The invention relates to novel textile lubricating oil compositions, to a process for treating or oiling textile fibers using such compositions and with the treated or oiled textile fibers so prepared.
Lubricating oils have been used in the processing of textile fibers for many years. Usually the lubricating oils are mineral oils but there is an increasing tendency to replace such oils by synthetic oils.
One textile process in which lubricating oils have been applied is the winding of yarns, e.g. continuous filament yarns onto cones. Such cones are then used in knitting processes. In such processes the yarn is wound at high speeds, e.g. from 300 to 1,000 meters/minute, onto the cone. Before being wound the yarn passes over a roller, usually described as a lick roller, which is partly immersed in a bath of the lubricating oil, by which means the yarn becomes lubricated or oiled. The lubricating oils used in this process are sometimes described as coning oils or knitting oils and the process is sometimes described as coning. Further information on coning oils may be obtained from the Book of Papers for the 13th Canadian Textile Seminar, 1972, pages 68 to 73.

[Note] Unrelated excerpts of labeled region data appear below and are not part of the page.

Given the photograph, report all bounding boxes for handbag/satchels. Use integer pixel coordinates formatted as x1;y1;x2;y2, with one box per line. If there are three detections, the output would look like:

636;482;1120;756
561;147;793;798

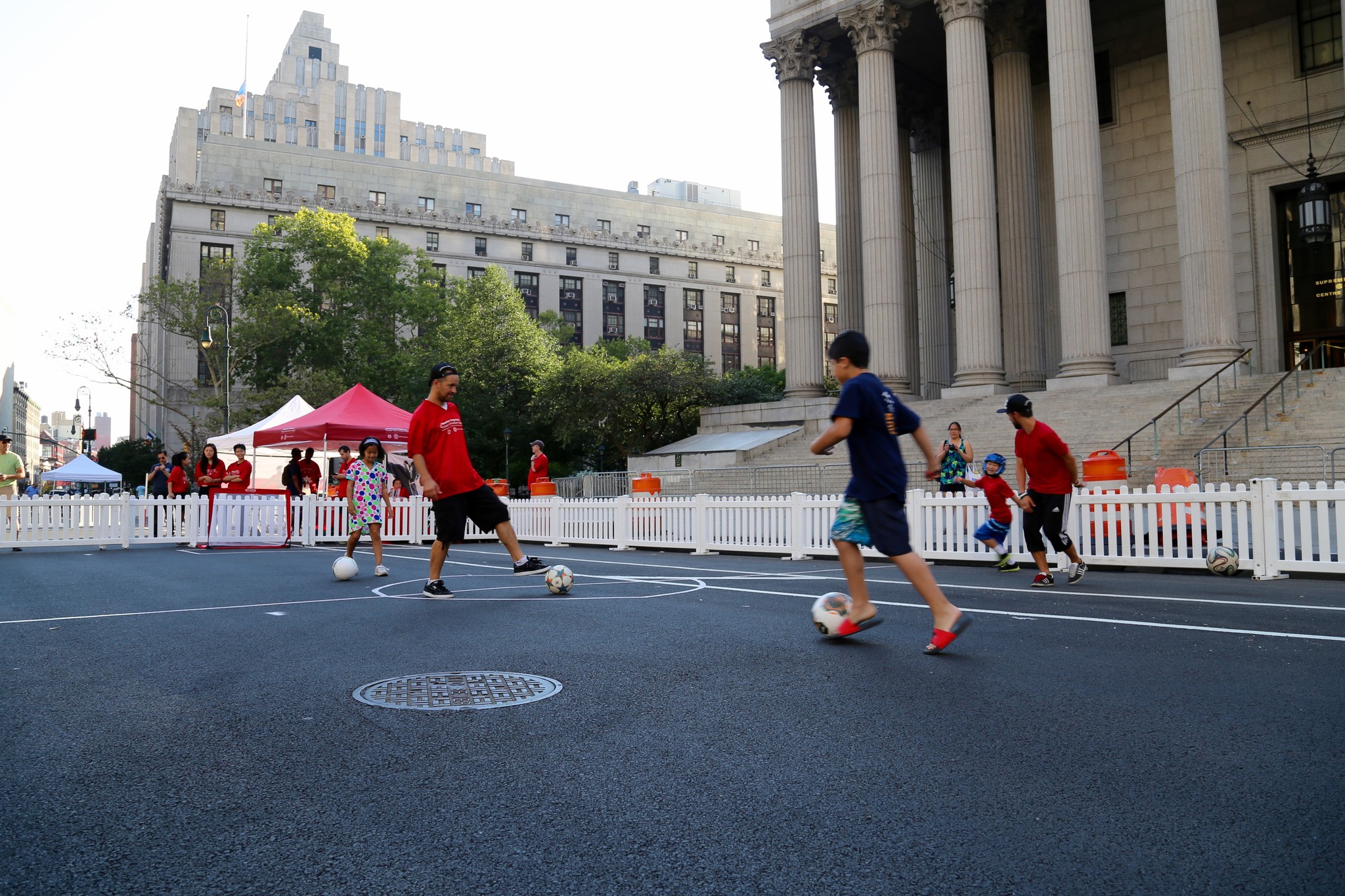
964;457;984;497
933;454;941;482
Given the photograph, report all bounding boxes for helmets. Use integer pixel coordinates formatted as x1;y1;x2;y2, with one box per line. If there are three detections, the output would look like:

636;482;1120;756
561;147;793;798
982;453;1006;476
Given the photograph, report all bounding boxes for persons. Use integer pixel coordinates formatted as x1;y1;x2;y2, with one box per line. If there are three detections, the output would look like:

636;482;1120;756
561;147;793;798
934;422;974;535
166;451;195;547
194;443;226;528
343;436;394;576
526;439;549;500
0;433;25;552
147;449;176;538
277;444;410;538
24;483;40;501
953;453;1023;572
135;481;146;499
405;360;556;599
807;330;976;655
222;444;252;537
994;394;1088;587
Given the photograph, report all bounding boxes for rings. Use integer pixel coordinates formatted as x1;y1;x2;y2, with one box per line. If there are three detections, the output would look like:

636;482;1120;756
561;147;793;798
1024;507;1027;508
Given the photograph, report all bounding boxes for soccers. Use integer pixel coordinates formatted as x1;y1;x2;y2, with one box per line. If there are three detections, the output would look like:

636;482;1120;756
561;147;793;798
332;556;359;580
810;591;853;635
544;564;574;595
1205;546;1240;577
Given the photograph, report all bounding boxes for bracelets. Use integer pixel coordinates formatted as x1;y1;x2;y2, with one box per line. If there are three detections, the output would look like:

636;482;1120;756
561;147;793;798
1071;479;1080;486
299;491;302;494
958;476;963;482
530;460;534;463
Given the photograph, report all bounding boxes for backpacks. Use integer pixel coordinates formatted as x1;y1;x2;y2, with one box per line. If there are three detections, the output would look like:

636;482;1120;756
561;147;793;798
282;462;297;486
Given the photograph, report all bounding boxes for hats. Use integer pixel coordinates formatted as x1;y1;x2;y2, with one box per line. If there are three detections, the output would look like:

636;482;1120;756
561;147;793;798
291;448;303;455
530;440;545;448
0;434;13;441
996;394;1032;413
428;362;457;386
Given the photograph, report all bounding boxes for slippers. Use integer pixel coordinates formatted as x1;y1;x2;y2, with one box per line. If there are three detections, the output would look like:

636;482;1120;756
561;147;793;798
924;614;973;654
833;616;885;639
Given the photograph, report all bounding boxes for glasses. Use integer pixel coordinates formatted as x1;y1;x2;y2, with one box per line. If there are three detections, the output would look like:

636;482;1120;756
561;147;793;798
949;429;960;432
34;485;37;487
0;441;10;444
158;456;166;460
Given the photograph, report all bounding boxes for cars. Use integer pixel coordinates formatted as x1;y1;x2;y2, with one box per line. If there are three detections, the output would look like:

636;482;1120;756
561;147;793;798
50;488;126;499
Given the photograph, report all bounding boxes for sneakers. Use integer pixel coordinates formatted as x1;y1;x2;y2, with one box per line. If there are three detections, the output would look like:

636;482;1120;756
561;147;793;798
1068;557;1086;585
1030;572;1054;587
997;563;1020;572
344;552;359;574
423;580;454;599
514;555;551;576
375;565;390;576
12;547;23;552
993;553;1014;566
176;542;190;546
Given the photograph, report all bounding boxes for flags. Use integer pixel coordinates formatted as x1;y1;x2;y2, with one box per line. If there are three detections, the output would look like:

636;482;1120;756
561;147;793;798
235;81;245;107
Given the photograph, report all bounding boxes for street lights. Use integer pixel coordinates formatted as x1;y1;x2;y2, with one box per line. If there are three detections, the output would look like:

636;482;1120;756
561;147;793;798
201;301;231;434
598;446;604;473
71;413;85;455
74;386;92;461
502;427;510;478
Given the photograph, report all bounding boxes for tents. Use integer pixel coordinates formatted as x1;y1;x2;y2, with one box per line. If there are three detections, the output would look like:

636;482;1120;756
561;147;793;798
205;381;425;496
40;453;122;498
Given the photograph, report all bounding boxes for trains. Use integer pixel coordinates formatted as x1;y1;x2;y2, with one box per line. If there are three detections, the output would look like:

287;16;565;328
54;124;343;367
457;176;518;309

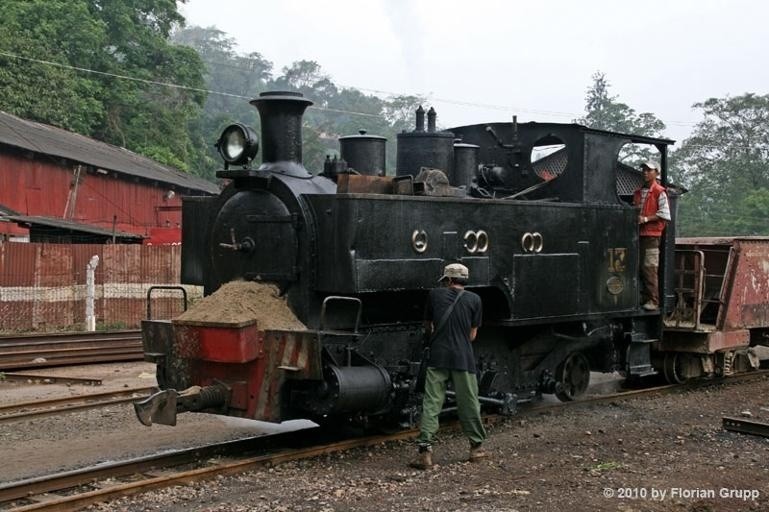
133;90;769;434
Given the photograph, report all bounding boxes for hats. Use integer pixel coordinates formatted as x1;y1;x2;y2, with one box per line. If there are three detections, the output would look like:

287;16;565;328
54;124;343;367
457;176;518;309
435;264;469;284
639;159;660;174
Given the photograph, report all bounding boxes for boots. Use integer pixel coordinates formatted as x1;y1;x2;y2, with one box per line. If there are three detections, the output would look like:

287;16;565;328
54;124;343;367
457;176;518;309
409;443;434;468
469;448;491;463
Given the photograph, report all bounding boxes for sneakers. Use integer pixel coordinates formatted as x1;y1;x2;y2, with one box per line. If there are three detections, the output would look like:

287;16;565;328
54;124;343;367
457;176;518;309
642;300;659;311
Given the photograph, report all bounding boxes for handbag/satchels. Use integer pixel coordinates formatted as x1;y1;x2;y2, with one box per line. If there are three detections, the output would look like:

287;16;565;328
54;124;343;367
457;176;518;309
413;352;429;394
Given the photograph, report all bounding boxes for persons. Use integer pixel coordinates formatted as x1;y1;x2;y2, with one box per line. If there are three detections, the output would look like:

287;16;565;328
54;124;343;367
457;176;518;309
633;161;671;311
410;263;493;469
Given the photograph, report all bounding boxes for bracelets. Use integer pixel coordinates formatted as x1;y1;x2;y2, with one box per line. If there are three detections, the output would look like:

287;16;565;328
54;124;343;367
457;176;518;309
645;217;648;223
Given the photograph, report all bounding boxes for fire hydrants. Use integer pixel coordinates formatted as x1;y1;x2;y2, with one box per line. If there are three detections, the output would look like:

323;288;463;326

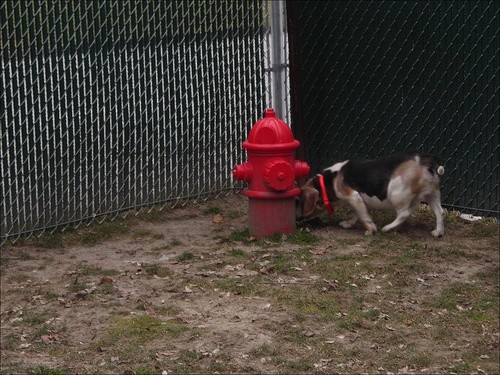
232;108;310;236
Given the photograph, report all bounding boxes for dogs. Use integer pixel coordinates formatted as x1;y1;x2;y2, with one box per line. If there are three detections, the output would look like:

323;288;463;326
297;153;447;238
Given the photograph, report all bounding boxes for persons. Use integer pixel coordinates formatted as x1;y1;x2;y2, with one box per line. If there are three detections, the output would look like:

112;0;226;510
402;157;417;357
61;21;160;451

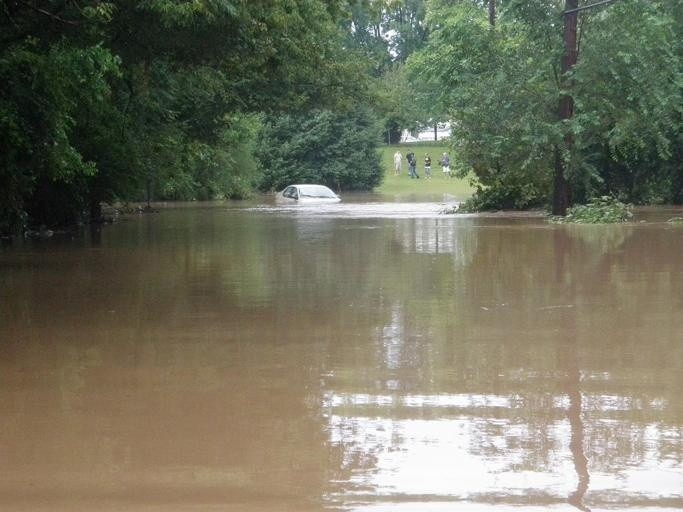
392;149;403;175
423;152;431;179
404;149;414;176
440;152;451;179
409;153;419;179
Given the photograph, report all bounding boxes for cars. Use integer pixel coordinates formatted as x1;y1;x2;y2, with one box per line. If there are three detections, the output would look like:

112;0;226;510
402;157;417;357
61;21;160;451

Coning oils should preferably have the following characteristics. They should be good lubricants i.e. produce low yarn/yarn and yarn/yarn guide (metal, ceramic) friction; they should be water-soluble or emulsifiable in order that they may be scoured or washed from the final textile articles and they should be non-corrosive, non-toxic, biodegradable and physically and chemically stable. A further desirable characteristic which is now receiving increasing attention is that they should be non-splashing or non-slinging. Splashing or slinging is a phenomenon observed during the high speed winding of yarns which results in oil droplets being "slung" off the yarns immediately after they loose contact with the lubricating rollers. Such oil droplets fall onto the winding machine and the flow which, apart from resulting in a loss of oil, endangers the operators and increases costs as a result of the necessary cleaning operation.